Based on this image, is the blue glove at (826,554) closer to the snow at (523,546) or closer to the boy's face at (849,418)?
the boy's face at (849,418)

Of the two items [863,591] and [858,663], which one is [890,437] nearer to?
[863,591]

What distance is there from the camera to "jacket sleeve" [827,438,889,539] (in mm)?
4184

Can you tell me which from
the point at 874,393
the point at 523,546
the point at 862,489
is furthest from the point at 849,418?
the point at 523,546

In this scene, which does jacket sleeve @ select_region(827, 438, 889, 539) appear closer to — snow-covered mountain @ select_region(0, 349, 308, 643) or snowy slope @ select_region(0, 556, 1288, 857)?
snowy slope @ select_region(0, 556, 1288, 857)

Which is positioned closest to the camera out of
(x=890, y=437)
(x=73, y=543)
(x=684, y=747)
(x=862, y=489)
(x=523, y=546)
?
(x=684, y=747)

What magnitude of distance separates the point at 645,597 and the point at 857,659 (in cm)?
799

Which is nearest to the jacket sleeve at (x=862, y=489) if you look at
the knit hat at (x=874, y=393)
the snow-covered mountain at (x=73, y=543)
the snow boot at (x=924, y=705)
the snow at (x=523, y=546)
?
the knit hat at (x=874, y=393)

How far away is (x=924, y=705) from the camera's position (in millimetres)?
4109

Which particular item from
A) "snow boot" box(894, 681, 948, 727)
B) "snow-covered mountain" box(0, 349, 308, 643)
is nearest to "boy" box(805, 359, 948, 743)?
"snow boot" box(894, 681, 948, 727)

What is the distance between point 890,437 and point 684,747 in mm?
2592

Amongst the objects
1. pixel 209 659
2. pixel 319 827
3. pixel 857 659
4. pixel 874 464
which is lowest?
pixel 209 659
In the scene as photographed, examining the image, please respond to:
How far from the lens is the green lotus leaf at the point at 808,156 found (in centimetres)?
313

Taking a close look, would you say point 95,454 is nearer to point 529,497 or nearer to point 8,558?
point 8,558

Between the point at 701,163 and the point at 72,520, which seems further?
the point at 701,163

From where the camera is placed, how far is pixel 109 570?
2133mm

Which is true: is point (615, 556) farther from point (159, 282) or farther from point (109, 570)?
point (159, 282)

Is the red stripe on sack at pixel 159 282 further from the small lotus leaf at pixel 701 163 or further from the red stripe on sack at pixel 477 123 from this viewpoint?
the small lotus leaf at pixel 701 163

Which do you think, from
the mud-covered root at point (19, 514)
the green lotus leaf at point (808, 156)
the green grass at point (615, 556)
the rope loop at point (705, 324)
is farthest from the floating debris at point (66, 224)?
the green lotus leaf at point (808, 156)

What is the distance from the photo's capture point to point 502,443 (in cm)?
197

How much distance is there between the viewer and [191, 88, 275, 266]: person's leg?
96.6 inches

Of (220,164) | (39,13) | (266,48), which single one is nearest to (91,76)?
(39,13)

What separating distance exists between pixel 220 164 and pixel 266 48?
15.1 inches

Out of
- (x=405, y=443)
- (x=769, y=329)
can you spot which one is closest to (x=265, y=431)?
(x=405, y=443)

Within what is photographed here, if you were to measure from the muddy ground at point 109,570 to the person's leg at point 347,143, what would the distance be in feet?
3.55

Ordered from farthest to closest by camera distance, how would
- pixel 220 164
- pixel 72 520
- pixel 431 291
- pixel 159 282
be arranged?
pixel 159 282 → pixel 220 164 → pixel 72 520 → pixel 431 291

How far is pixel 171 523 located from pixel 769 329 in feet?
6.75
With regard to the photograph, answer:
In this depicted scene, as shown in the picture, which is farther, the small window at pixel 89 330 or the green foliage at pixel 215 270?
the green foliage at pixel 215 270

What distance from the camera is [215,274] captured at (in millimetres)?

● ● ●

Repeat every record, keeping each word and mark exactly as it is.

Based on this image, is the blue glove at (826,554) closer to the snow at (523,546) or closer to the boy's face at (849,418)?
the boy's face at (849,418)

Of the two items [863,591] and [858,663], which one is [890,437] nearer to?
[863,591]

What distance is there from the camera to "jacket sleeve" [827,438,889,539] (in mm)?
4184

Can you tell me which from
the point at 874,393
the point at 523,546
the point at 862,489
is furthest from the point at 849,418?
the point at 523,546

In this scene, which does jacket sleeve @ select_region(827, 438, 889, 539) appear closer to — snow-covered mountain @ select_region(0, 349, 308, 643) or snowy slope @ select_region(0, 556, 1288, 857)?
snowy slope @ select_region(0, 556, 1288, 857)

Which is positioned closest to the camera out of
(x=890, y=437)
(x=73, y=543)
(x=684, y=747)
(x=862, y=489)
(x=523, y=546)
?
(x=684, y=747)

What magnitude of distance separates the point at 645,597 and the point at 857,659 (in cm)?
799

Which is nearest to the jacket sleeve at (x=862, y=489) if you look at
the knit hat at (x=874, y=393)
the snow-covered mountain at (x=73, y=543)
the snow boot at (x=924, y=705)
the snow at (x=523, y=546)
?
the knit hat at (x=874, y=393)

How far away is (x=924, y=705) from the camera's position (in millimetres)?
4109

Which particular item from
A) "snow boot" box(894, 681, 948, 727)
B) "snow-covered mountain" box(0, 349, 308, 643)
is nearest to "boy" box(805, 359, 948, 743)?
"snow boot" box(894, 681, 948, 727)

What is the distance between point 890,437 and point 684,747 in mm?
2592

Amongst the objects
1. pixel 209 659
2. pixel 319 827
3. pixel 857 659
4. pixel 874 464
which is lowest?
pixel 209 659
In the scene as photographed, examining the image, please respond to:
How far from the lens is the green lotus leaf at the point at 808,156 found (in centimetres)?
313

Taking a close look, would you say point 95,454 is nearer to point 529,497 or nearer to point 8,558?
point 8,558

Between the point at 701,163 and the point at 72,520, which seems further?
the point at 701,163

From where the camera is placed, how far is pixel 109 570?
2133mm

Which is true: is point (615, 556) farther from point (159, 282) or farther from point (109, 570)?
point (159, 282)

Is the red stripe on sack at pixel 159 282 further from the small lotus leaf at pixel 701 163 or further from the red stripe on sack at pixel 477 123 from this viewpoint?
the small lotus leaf at pixel 701 163

Which do you think, from
the mud-covered root at point (19, 514)
the green lotus leaf at point (808, 156)
the green grass at point (615, 556)
the rope loop at point (705, 324)
is farthest from the floating debris at point (66, 224)?
the green lotus leaf at point (808, 156)

What is the distance from the photo's capture point to point 502,443 (in cm)?
197

How much distance is there between the viewer and [191, 88, 275, 266]: person's leg?
96.6 inches

Of (220,164) | (39,13) | (266,48), which single one is nearest to (91,76)?
(39,13)

What separating distance exists between pixel 220 164 and pixel 266 48?
15.1 inches

Out of
- (x=405, y=443)
- (x=769, y=329)
can you spot which one is closest to (x=265, y=431)?
(x=405, y=443)

Within what is photographed here, if you were to measure from the muddy ground at point 109,570 to the person's leg at point 347,143, what would the distance be in feet?
3.55

Ordered from farthest to closest by camera distance, how would
- pixel 220 164
- pixel 72 520
- pixel 431 291
- pixel 159 282
be arranged?
pixel 159 282 → pixel 220 164 → pixel 72 520 → pixel 431 291

How far is pixel 171 523 located from pixel 769 329 in feet?
6.75
With regard to the photograph, answer:
In this depicted scene, as shown in the picture, which is farther, the small window at pixel 89 330 or the green foliage at pixel 215 270?
the green foliage at pixel 215 270

What distance from the camera is [215,274] captured at (in millimetres)?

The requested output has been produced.